++++ Passage to read ++++
Note that this is a very primitive handling of CSV format, as it does not support quoting or multiline values.

Of course, this would be much simpler in, say, Python or Ruby. Not to mention they also handle the full CSV specification correctly.

But if you are willing to hardcode column numbers, then this might be simpler:

head -1 file1.csv && \
join -t '|' -1 1 -2 2 \
  <(tail -n +2 file1.csv | sort -t '|' -k 1,1) \
  <(tail -n +2 file2.csv | sort -t '|' -k 2,2) | \
awk -v FS='|' \
  '{ print($1 FS $2 FS $3 FS ($8 ? $8 : $4) FS $5 FS ($9 ? $9 : $6)) }'

Print the header using head -1. Then use join to display the rows of the first file joined to the second file, using the first column of the first file (-1 1) and the second column of the second file (-2 2). For join, the files must be sorted; so first tear off the header (tail -n +2), then sort each file on the relevant column (sort -k). Both join and sort should use | as the separator (-t '|'). The join output contains columns from both files, so we need to merge them ourselves, and we can use awk to do so, e.g. by printing the 4th field if the 8th one is empty. Note that the row order is not preserved.
++++ Study material ++++
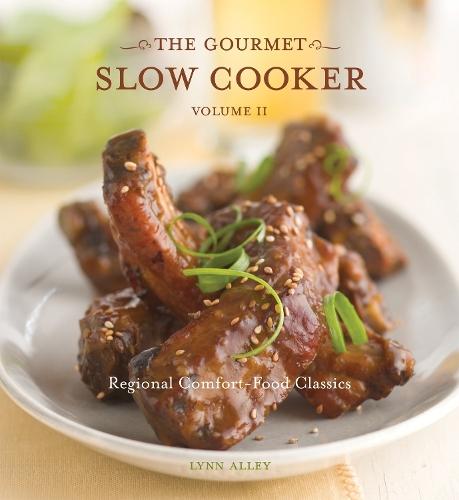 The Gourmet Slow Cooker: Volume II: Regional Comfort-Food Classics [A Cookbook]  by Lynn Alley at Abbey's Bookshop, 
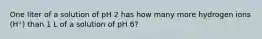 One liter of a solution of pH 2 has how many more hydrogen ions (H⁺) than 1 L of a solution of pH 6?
++++
++++ Study material ++++
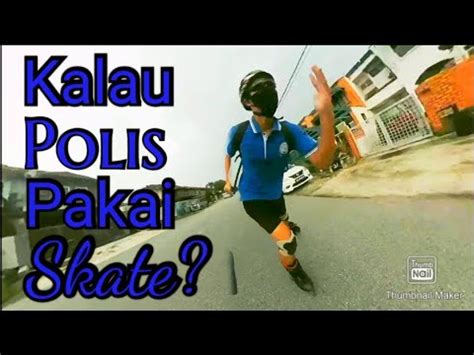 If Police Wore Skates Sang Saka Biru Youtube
++++
Job item A
Name every command-line program that the shell code in the CSV join passage runs.
Job item B
According to the CSV join passage, why are the files passed through tail -n +2 and sort before join runs? Answer in one to three sentences.
Job item C
Repeat the CSV join passage word for word, starting with "Note that this" and going on through "CSV specification correctly.".

Final answer A
head, join, tail, sort, awk

Final answer B
The join command needs its input files to be sorted. So the header line is first removed from each file with tail -n +2, and each file is then sorted on the column used for the join with sort -k.

Final answer C
Note that this is a very primitive handling of CSV format, as it does not support quoting or multiline values.

Of course, this would be much simpler in, say, Python or Ruby. Not to mention they also handle the full CSV specification correctly.